• _Your task_: Copy every line below where the string "points" is found.

-------------------------

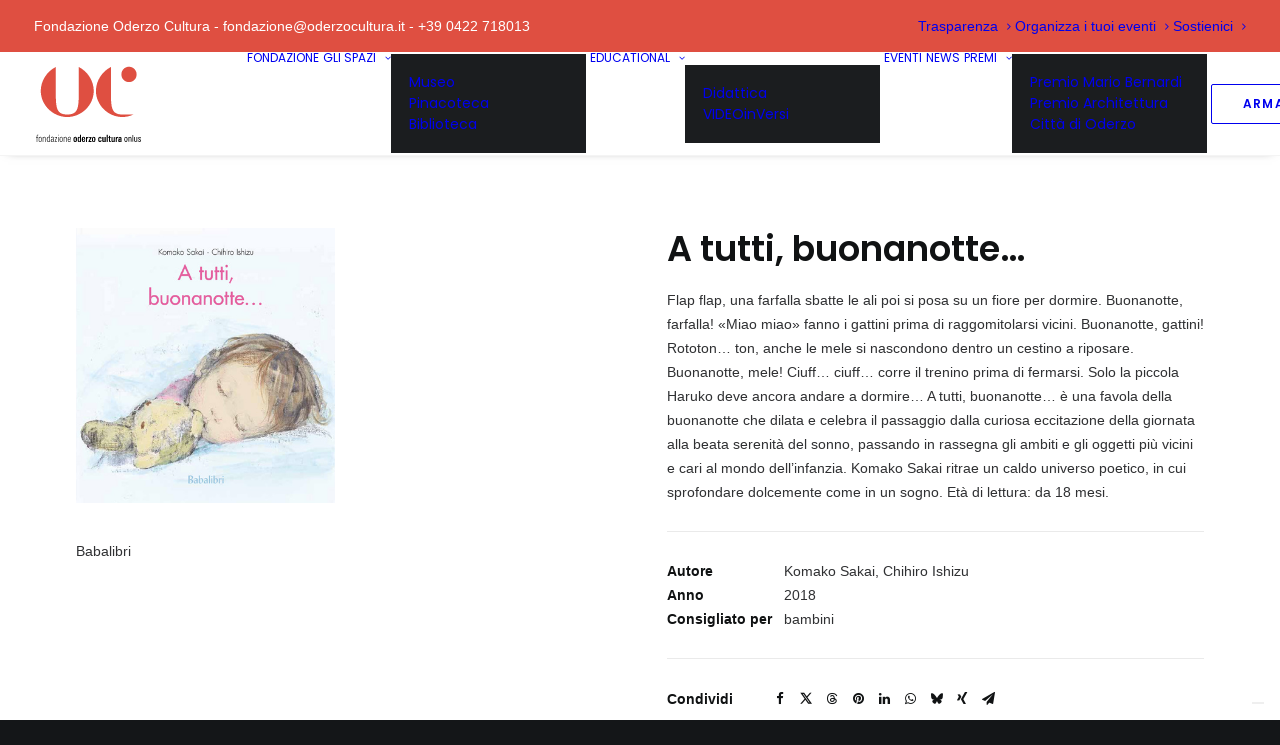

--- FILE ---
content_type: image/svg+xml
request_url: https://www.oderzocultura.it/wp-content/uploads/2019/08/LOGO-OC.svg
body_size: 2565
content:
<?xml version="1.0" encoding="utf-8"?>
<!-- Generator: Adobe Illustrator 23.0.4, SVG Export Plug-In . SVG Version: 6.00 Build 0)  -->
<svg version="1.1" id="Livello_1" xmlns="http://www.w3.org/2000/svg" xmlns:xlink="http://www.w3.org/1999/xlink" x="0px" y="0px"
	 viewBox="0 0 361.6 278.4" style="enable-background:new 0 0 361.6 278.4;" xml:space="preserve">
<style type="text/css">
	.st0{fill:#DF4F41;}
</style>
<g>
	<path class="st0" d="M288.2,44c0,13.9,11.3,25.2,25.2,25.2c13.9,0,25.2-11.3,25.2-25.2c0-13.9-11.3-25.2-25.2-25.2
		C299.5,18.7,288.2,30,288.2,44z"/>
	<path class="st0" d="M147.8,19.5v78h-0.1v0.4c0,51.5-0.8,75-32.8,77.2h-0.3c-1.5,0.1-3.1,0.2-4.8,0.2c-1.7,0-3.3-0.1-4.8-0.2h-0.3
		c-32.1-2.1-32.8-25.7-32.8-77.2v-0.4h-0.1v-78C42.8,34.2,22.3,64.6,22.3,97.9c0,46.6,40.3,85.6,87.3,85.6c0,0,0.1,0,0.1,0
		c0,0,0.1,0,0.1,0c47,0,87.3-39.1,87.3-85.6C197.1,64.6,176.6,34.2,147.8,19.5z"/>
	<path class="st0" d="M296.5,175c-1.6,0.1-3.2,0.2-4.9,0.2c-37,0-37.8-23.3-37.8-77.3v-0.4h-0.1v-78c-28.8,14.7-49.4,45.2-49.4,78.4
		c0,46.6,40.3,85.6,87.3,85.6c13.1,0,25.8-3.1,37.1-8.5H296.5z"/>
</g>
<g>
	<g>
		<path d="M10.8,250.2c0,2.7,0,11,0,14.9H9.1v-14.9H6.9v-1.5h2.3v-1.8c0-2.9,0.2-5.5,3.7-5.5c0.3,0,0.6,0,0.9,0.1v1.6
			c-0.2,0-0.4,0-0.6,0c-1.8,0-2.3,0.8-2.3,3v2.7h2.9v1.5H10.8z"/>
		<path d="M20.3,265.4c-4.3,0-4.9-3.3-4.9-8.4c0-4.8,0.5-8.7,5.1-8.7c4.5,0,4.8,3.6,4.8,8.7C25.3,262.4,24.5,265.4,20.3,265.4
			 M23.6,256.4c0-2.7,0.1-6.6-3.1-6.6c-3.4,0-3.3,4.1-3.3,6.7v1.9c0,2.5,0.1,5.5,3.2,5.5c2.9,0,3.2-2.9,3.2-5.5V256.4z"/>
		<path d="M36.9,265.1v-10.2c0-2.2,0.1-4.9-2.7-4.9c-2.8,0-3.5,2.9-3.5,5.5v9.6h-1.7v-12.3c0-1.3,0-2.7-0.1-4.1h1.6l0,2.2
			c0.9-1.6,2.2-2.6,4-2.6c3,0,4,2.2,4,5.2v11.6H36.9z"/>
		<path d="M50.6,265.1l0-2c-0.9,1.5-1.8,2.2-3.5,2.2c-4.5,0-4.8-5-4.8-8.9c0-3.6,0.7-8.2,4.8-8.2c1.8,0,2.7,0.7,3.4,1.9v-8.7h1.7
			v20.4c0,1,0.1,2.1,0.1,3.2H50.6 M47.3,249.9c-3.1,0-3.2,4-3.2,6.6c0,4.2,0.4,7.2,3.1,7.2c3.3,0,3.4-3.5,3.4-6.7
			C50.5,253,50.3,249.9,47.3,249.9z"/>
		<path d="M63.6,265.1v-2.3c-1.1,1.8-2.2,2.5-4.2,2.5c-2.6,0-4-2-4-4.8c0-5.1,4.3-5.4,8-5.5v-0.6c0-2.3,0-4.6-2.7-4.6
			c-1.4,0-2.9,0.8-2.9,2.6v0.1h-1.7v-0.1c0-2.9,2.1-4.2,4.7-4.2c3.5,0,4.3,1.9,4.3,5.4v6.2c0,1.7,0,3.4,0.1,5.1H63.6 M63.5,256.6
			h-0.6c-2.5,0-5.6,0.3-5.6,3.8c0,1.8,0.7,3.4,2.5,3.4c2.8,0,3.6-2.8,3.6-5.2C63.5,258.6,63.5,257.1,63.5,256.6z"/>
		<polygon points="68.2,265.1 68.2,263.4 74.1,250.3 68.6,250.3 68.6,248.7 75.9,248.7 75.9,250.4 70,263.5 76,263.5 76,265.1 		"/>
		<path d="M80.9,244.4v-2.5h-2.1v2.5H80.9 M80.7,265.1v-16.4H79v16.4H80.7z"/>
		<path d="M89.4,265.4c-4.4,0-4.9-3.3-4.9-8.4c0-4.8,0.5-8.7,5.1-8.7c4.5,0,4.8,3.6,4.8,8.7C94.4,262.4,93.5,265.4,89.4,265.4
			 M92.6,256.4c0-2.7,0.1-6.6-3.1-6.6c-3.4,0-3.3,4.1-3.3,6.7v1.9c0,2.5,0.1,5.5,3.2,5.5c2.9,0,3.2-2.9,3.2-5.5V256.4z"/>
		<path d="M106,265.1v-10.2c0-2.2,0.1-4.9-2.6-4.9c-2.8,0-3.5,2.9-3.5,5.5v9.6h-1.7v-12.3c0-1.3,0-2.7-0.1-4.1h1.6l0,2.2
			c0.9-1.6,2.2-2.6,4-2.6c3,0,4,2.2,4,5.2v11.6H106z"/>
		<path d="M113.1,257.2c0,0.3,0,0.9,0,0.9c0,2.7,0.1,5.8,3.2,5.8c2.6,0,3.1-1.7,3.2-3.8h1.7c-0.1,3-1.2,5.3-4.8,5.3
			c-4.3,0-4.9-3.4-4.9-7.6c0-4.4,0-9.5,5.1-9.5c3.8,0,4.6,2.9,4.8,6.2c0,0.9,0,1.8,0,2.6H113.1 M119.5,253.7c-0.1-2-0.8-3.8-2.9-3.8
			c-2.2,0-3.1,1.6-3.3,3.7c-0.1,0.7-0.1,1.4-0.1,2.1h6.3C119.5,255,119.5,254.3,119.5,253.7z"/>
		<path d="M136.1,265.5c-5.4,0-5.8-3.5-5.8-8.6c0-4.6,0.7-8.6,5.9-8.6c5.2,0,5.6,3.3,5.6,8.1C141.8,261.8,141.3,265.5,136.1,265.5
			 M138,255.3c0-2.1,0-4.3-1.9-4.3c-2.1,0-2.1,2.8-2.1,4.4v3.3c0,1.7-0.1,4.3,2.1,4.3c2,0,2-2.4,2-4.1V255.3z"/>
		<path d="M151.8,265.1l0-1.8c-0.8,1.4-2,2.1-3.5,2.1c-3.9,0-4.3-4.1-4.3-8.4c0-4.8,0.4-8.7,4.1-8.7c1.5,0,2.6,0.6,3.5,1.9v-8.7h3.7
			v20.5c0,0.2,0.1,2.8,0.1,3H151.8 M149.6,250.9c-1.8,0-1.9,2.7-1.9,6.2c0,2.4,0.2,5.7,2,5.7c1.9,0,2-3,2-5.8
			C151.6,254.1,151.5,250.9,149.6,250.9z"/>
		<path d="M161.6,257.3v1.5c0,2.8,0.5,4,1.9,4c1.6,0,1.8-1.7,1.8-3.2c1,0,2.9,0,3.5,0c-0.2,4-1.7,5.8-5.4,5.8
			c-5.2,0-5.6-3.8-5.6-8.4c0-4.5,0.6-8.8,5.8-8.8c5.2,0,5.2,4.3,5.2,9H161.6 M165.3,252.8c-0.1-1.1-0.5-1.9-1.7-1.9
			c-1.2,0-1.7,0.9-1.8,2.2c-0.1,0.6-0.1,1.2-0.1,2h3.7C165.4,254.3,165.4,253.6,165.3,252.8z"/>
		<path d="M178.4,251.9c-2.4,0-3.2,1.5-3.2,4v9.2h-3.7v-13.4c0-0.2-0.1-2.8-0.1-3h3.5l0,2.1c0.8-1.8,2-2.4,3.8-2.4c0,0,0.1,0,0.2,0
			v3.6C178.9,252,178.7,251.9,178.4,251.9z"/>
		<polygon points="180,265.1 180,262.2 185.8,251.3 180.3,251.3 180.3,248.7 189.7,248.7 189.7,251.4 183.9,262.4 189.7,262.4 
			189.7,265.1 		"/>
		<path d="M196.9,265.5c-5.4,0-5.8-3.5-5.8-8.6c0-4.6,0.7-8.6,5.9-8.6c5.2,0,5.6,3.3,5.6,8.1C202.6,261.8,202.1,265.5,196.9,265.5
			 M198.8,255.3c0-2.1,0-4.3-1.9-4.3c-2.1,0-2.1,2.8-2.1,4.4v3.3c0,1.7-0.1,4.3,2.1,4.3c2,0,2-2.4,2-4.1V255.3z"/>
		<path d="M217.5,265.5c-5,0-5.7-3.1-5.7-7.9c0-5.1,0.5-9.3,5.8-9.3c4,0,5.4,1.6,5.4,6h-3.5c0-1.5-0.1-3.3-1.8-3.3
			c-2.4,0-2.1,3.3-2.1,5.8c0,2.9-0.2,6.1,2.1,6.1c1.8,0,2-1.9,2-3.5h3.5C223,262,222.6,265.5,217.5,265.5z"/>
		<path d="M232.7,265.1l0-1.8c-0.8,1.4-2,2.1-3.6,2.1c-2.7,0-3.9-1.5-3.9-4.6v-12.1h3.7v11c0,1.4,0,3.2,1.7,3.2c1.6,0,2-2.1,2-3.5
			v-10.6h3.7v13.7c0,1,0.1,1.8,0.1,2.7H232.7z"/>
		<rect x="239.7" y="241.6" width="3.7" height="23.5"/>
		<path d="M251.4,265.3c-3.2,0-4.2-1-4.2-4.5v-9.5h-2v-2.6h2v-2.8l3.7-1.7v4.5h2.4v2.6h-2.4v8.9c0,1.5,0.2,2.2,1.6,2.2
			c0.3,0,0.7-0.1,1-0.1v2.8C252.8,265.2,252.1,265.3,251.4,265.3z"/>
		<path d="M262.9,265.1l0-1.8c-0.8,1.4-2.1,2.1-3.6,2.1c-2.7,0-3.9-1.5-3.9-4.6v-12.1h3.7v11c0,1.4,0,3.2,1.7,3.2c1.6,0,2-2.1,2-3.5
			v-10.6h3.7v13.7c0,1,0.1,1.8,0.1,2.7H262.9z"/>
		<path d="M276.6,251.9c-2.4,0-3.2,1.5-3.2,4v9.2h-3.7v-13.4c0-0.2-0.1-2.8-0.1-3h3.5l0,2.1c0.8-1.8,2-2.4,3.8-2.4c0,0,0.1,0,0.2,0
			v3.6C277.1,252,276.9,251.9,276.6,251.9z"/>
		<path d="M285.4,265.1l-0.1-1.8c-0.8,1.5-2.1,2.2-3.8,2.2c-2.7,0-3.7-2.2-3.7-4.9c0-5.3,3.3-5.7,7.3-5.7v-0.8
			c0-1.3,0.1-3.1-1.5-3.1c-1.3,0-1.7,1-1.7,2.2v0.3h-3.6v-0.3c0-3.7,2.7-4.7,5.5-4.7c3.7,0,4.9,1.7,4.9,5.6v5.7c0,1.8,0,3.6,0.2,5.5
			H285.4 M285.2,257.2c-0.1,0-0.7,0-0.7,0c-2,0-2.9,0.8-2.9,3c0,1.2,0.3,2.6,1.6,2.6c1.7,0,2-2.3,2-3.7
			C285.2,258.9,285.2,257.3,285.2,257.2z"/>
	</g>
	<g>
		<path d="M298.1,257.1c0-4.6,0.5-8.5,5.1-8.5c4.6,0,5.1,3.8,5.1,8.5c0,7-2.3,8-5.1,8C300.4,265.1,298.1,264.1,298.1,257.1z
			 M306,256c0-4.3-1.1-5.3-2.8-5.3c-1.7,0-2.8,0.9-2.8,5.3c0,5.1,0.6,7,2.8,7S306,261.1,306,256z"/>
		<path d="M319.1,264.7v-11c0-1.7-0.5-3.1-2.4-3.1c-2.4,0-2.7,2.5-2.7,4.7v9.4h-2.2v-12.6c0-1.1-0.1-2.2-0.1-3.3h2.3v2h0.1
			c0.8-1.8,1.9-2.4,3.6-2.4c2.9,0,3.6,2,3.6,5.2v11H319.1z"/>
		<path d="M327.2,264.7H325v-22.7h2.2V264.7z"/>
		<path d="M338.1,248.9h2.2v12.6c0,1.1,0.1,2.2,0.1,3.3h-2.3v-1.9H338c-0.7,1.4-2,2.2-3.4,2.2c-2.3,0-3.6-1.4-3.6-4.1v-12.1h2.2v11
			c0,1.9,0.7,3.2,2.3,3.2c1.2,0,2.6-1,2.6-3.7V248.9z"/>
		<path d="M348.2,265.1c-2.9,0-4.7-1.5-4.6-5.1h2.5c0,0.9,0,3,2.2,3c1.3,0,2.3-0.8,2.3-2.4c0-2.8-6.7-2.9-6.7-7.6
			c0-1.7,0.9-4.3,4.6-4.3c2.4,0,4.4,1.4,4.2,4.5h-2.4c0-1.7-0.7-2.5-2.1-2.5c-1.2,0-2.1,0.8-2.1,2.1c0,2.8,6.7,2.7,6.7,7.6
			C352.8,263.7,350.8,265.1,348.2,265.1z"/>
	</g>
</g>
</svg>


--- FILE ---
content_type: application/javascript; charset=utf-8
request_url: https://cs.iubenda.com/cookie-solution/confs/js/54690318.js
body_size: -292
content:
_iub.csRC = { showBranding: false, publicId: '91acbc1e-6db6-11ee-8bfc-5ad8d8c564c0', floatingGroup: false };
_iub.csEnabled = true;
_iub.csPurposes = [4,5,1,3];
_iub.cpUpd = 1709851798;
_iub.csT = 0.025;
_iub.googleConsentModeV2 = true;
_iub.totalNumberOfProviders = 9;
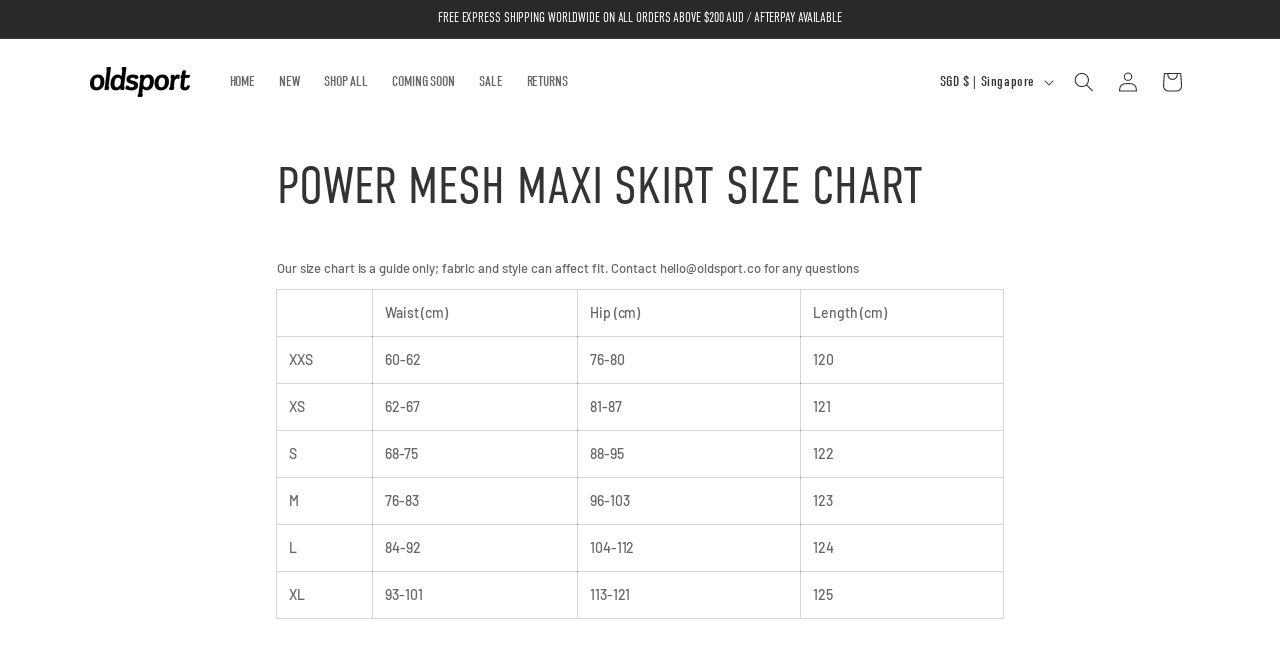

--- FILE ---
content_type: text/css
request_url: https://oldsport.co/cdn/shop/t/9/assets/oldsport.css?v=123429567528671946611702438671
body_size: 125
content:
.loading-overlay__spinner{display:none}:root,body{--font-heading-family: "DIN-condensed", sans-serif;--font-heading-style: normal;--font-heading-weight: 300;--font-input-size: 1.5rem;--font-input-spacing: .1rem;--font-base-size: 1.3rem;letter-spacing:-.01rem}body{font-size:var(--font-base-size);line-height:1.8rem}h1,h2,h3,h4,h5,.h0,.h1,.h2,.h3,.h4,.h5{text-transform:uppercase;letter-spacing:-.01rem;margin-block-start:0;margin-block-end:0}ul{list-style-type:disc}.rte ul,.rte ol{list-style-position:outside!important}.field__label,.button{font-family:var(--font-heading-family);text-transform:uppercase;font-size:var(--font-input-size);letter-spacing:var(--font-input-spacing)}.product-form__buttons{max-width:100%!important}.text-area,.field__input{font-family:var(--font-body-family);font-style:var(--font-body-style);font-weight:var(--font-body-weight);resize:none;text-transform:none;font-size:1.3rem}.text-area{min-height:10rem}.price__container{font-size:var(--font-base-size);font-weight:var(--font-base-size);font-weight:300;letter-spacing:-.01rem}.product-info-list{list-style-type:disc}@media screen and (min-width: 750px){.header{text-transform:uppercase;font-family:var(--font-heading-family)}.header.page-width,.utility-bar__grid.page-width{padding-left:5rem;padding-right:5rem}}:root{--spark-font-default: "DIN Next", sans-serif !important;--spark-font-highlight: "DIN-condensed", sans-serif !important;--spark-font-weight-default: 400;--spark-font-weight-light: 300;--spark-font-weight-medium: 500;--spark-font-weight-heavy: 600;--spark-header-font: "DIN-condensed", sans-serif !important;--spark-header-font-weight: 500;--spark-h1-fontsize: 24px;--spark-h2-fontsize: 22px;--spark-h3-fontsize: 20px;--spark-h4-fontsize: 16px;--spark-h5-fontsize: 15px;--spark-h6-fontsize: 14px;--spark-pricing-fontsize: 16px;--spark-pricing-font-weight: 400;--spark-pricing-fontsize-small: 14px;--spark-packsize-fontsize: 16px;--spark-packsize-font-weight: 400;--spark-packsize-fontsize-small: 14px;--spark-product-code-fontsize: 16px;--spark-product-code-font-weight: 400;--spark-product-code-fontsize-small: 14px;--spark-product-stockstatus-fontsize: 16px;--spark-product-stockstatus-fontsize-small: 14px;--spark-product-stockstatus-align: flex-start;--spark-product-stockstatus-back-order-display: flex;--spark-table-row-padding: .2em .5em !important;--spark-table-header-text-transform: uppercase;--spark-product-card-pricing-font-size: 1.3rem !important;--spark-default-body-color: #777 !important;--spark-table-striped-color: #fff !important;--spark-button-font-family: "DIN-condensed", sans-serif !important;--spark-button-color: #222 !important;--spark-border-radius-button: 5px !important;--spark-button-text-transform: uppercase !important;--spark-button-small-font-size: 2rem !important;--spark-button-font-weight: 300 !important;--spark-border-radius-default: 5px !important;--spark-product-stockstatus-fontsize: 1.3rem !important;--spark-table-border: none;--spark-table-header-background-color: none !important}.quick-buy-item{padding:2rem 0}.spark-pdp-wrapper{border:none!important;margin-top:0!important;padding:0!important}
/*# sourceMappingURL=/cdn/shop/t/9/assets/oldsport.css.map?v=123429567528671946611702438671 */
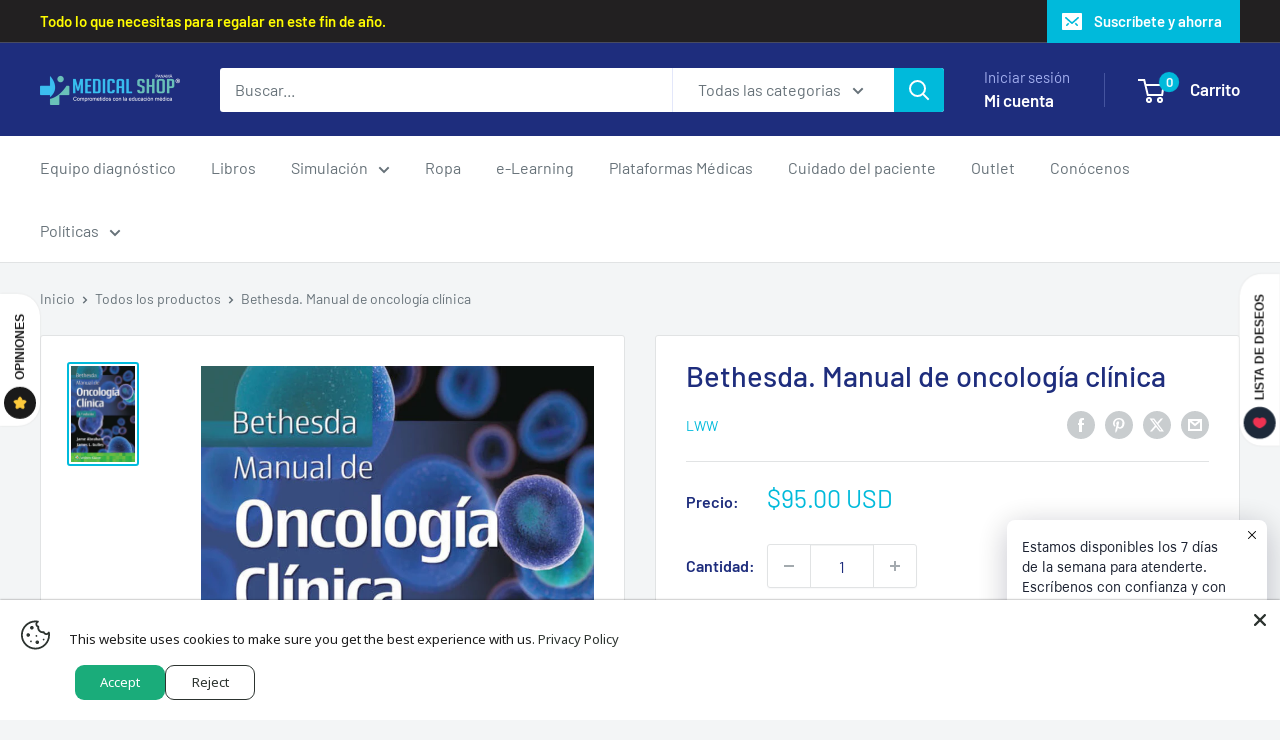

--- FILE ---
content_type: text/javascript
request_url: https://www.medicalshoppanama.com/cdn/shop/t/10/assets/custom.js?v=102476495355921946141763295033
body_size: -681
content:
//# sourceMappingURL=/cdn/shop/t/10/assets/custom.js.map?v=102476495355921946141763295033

-------------------------

• _Task answer_:
		<polygon points="68.2,265.1 68.2,263.4 74.1,250.3 68.6,250.3 68.6,248.7 75.9,248.7 75.9,250.4 70,263.5 76,263.5 76,265.1 		"/>
		<polygon points="180,265.1 180,262.2 185.8,251.3 180.3,251.3 180.3,248.7 189.7,248.7 189.7,251.4 183.9,262.4 189.7,262.4 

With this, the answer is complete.